** Excerpt follows **
Bank of Jamaica Governor Richard Byles is recommending that boards play a more central role as companies focus on increasing their profitability.
The drive for greater profits, he said, should be done in the context of the creation of improved governance structures and greater risk management. Byles was speaking to Chief Financial Officers (CFOs) at the Caribbean CFO Conference on March 24. The event was held online over two days and brought together regional and diaspora stakeholders to explore financial leadership, innovation and resilience in the face of evolving global challenges.
The BOJ Governor emphasised that traditional measures of economic performance, such as growth and profitability, must now be complemented by the capacity to withstand shocks and adapt to an increasingly volatile global environment. Noting that uncertainty and shocks are now constants, Byles said resilience must be embedded at the firm, sector and national levels. He outlined key pillars necessary for the building of resilient systems, including strong financial buffers, effective risk management, cyber security, climate preparedness and sound governance.
** End of Excerpt **
** Records follows **
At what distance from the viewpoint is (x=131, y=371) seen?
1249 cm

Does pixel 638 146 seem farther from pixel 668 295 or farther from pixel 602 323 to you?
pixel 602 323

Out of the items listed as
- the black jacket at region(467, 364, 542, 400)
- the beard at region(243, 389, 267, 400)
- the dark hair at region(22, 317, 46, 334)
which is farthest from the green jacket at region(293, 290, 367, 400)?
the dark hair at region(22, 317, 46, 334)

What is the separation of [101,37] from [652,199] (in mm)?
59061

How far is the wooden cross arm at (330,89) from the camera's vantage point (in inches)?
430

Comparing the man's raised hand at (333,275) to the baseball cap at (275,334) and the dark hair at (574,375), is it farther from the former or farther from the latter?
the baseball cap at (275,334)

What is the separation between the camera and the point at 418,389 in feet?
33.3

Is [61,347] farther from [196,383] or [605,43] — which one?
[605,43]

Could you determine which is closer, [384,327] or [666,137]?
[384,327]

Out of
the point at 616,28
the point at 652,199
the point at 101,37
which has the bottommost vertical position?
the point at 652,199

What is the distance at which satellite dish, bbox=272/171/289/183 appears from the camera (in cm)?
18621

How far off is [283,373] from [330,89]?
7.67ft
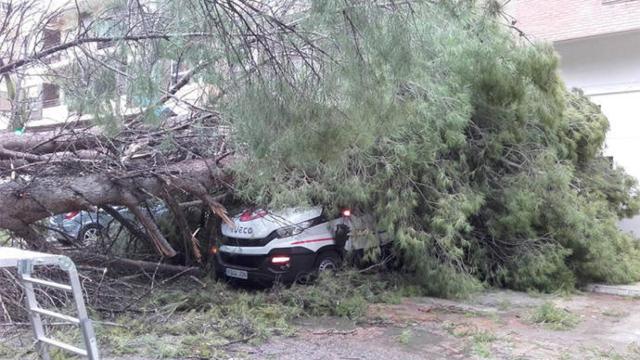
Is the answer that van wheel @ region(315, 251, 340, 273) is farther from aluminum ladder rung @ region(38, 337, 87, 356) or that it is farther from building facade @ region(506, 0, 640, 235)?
building facade @ region(506, 0, 640, 235)

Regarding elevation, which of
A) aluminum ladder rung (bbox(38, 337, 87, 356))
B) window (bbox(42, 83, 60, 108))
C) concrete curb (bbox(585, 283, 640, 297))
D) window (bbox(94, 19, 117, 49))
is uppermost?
window (bbox(94, 19, 117, 49))

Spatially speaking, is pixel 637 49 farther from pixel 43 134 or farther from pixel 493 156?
pixel 43 134

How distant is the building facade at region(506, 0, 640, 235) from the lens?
44.7ft

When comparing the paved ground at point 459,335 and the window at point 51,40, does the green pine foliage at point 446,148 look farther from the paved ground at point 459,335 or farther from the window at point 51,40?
the window at point 51,40

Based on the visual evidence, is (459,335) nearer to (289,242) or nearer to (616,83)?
(289,242)

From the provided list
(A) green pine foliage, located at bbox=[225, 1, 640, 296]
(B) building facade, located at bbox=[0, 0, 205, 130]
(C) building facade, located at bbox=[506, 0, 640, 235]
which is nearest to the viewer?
(A) green pine foliage, located at bbox=[225, 1, 640, 296]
** End of Records **
From the article on Bank of Jamaica Governor Richard Byles's remarks, extract the exact wording from "The BOJ Governor" up to and including "and sound governance.".

The BOJ Governor emphasised that traditional measures of economic performance, such as growth and profitability, must now be complemented by the capacity to withstand shocks and adapt to an increasingly volatile global environment. Noting that uncertainty and shocks are now constants, Byles said resilience must be embedded at the firm, sector and national levels. He outlined key pillars necessary for the building of resilient systems, including strong financial buffers, effective risk management, cyber security, climate preparedness and sound governance.